## What the task asks
Copy the rows between the line holding "Which is bottommost" and the line holding "the chalk-drawn house at [16,203], the", inclusive, without changing anything.

***

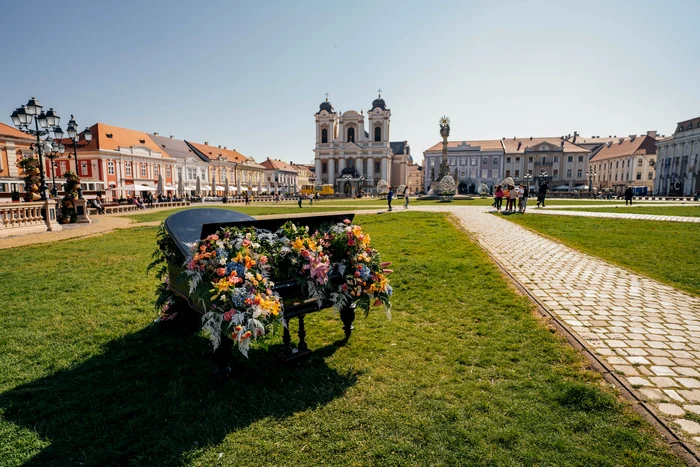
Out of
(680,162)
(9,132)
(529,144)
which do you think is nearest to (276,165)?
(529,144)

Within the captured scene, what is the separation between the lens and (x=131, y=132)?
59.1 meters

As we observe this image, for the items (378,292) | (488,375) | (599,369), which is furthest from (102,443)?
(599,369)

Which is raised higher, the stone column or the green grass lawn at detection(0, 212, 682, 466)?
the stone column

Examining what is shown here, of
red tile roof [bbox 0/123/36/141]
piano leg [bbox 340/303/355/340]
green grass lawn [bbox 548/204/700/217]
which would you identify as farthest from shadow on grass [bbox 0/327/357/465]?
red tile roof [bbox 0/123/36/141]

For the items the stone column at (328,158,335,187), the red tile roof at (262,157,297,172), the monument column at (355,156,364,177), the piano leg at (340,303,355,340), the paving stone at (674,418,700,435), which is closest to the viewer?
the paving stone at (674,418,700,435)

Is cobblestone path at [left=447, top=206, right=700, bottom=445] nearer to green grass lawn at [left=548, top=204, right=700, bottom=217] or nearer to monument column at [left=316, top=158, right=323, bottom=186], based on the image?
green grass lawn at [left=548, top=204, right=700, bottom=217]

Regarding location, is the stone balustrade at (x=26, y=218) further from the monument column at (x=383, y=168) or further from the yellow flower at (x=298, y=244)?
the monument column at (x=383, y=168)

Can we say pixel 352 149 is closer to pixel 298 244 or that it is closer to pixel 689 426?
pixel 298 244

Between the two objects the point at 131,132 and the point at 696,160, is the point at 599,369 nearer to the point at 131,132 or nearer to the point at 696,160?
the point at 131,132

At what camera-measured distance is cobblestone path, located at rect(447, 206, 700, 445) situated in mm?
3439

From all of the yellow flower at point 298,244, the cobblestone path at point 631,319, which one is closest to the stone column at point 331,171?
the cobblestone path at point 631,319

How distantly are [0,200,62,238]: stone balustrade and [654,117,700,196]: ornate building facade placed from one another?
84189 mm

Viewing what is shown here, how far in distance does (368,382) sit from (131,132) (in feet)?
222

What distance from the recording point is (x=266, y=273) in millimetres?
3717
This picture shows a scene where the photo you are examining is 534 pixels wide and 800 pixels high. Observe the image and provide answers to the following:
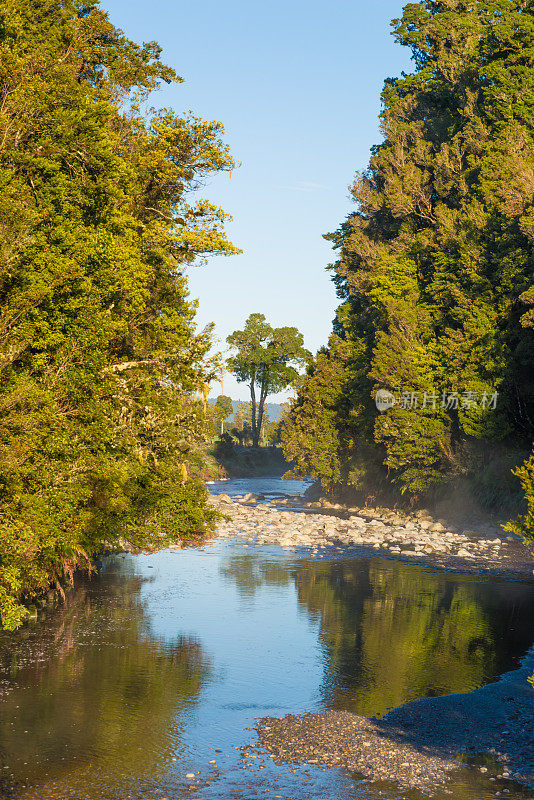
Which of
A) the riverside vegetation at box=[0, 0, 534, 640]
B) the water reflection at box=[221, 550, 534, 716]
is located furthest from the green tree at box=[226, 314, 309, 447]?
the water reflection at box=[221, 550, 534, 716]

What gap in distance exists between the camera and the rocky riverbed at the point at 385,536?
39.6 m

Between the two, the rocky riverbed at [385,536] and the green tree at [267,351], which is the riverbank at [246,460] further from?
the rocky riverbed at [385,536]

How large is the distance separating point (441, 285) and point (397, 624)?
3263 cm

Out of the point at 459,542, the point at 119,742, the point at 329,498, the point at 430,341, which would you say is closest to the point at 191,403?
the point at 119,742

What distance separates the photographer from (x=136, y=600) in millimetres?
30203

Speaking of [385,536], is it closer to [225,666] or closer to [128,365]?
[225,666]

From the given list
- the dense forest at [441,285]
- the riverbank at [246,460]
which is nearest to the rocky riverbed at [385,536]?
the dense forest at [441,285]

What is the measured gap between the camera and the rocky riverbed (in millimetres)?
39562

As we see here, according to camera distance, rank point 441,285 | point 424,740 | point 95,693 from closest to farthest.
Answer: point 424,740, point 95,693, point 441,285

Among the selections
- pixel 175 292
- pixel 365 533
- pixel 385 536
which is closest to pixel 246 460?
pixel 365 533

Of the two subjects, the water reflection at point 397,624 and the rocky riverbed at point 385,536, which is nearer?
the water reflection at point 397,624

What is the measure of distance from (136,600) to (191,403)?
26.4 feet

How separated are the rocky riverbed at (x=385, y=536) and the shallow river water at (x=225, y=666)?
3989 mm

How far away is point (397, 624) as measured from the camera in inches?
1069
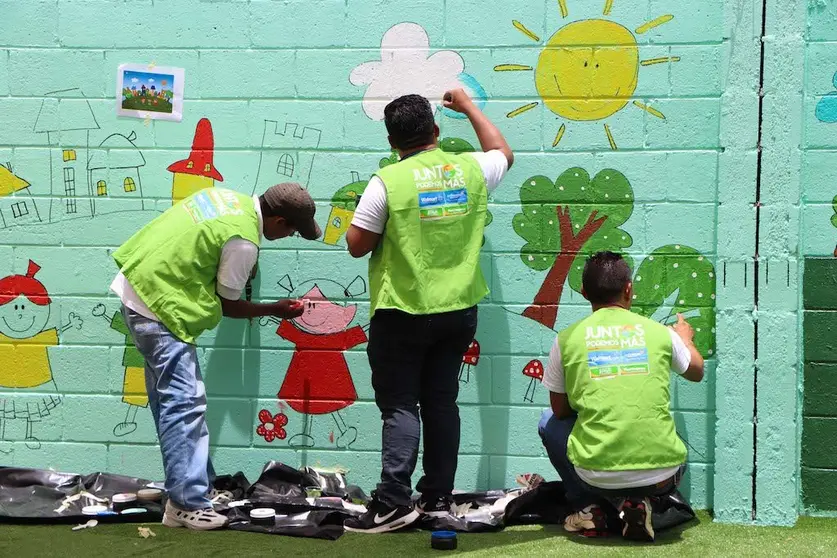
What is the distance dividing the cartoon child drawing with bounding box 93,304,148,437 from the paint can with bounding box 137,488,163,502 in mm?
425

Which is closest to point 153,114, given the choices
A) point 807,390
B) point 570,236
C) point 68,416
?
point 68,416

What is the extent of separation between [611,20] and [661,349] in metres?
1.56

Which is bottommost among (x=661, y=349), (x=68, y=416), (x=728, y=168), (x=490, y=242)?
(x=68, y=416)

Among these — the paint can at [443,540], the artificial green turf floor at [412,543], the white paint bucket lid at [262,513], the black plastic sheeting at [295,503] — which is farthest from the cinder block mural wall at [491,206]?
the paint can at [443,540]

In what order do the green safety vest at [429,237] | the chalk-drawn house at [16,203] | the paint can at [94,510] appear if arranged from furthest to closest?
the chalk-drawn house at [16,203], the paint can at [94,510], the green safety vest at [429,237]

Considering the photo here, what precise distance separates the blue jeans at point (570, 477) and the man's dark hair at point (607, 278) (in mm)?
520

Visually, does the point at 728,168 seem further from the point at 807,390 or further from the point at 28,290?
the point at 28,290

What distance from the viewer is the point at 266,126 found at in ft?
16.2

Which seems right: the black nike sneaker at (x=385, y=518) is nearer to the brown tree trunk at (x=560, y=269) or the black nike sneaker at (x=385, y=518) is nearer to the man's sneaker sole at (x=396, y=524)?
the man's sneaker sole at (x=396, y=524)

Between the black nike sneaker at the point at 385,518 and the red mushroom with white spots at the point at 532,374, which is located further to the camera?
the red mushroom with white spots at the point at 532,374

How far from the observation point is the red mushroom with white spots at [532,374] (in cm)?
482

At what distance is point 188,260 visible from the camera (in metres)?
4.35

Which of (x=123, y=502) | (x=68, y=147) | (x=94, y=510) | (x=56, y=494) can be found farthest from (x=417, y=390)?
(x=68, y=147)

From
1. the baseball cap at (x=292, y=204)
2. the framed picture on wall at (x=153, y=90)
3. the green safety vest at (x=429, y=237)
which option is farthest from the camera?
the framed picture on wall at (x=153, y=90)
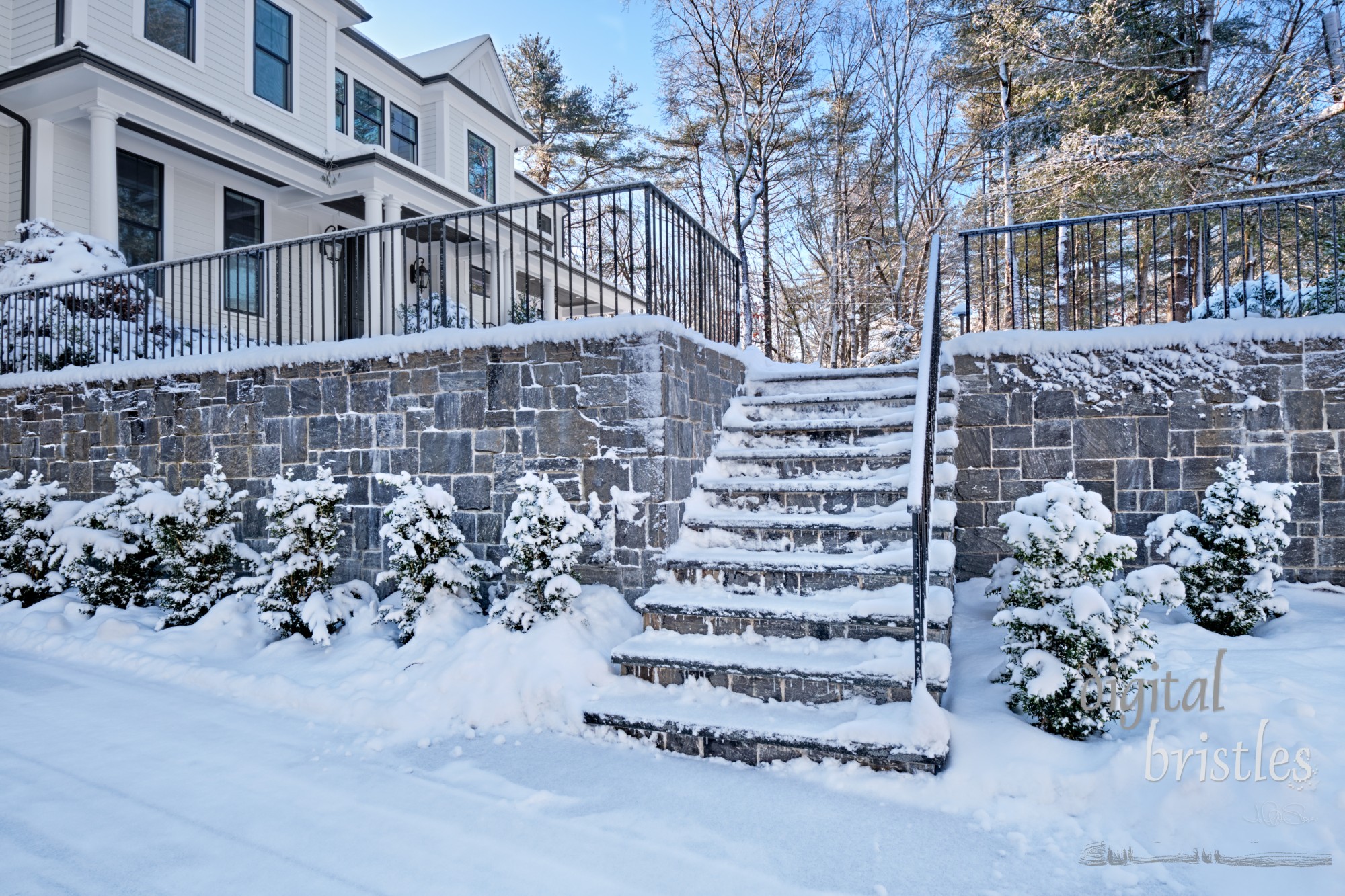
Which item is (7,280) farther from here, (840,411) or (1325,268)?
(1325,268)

***

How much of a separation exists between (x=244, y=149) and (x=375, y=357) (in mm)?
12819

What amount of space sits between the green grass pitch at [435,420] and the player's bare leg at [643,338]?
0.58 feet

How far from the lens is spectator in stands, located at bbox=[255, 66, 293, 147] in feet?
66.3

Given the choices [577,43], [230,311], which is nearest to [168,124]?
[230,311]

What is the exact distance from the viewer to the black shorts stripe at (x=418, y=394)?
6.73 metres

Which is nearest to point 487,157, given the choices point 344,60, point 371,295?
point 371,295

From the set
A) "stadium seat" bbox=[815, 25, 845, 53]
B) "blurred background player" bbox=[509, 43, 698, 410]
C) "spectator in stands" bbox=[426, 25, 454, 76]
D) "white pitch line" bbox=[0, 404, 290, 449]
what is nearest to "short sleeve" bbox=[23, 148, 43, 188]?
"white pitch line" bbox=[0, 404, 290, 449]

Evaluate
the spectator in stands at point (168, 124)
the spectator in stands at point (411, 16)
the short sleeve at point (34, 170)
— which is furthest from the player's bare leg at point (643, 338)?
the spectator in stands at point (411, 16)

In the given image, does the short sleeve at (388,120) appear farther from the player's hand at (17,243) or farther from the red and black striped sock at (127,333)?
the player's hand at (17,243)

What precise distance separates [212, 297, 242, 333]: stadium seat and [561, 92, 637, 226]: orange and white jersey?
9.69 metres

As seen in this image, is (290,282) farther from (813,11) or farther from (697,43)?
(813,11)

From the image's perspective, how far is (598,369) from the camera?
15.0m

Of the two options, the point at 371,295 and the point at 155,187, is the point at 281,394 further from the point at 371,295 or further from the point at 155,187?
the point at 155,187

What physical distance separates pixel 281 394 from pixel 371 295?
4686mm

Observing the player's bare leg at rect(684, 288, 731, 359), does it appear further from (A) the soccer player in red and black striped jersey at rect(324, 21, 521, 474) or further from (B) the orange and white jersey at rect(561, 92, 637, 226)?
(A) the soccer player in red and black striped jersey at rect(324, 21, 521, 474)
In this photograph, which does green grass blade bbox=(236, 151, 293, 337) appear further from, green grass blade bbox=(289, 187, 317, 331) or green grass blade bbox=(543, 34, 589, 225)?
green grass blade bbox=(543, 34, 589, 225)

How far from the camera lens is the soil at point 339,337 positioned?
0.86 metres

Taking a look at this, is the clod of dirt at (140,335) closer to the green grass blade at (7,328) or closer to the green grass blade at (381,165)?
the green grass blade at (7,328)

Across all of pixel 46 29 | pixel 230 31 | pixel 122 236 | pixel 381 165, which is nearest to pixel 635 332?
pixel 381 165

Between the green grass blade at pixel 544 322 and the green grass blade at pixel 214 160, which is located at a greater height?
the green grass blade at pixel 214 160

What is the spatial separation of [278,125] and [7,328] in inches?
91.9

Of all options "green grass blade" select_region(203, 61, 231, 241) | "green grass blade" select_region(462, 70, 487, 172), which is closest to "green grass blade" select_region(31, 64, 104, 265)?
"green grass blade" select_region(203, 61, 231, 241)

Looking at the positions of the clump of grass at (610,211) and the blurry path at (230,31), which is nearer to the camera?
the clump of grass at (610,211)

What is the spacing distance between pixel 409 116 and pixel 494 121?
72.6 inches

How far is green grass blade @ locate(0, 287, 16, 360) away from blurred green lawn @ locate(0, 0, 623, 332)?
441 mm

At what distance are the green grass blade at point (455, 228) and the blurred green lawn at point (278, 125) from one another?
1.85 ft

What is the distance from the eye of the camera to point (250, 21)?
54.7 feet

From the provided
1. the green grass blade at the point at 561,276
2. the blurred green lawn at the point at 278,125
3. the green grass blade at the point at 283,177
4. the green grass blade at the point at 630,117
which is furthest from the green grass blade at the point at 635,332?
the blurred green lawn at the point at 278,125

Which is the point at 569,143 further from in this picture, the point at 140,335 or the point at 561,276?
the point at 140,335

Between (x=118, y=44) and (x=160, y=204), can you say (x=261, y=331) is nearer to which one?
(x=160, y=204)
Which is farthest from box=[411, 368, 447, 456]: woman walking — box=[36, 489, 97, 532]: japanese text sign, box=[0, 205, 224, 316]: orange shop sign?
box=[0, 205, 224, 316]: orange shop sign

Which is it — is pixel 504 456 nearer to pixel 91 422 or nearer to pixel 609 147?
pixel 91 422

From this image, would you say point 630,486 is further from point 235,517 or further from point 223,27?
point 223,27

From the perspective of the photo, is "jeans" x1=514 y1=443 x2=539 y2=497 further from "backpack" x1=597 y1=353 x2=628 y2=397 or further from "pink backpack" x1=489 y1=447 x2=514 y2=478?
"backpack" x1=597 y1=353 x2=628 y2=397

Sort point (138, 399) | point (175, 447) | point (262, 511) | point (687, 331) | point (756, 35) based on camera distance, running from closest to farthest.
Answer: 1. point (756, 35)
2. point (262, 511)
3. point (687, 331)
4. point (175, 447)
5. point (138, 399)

***

## Result of the exercise
Which is bottommost among (x=661, y=349), (x=68, y=416), (x=728, y=168), (x=490, y=242)?
(x=68, y=416)

Among these — the paint can at [443,540], the artificial green turf floor at [412,543], the white paint bucket lid at [262,513], the black plastic sheeting at [295,503] — which is farthest from the cinder block mural wall at [491,206]?
the paint can at [443,540]

In what order do the green safety vest at [429,237] | the chalk-drawn house at [16,203] | the paint can at [94,510] appear if arranged from furthest to closest?
the chalk-drawn house at [16,203], the paint can at [94,510], the green safety vest at [429,237]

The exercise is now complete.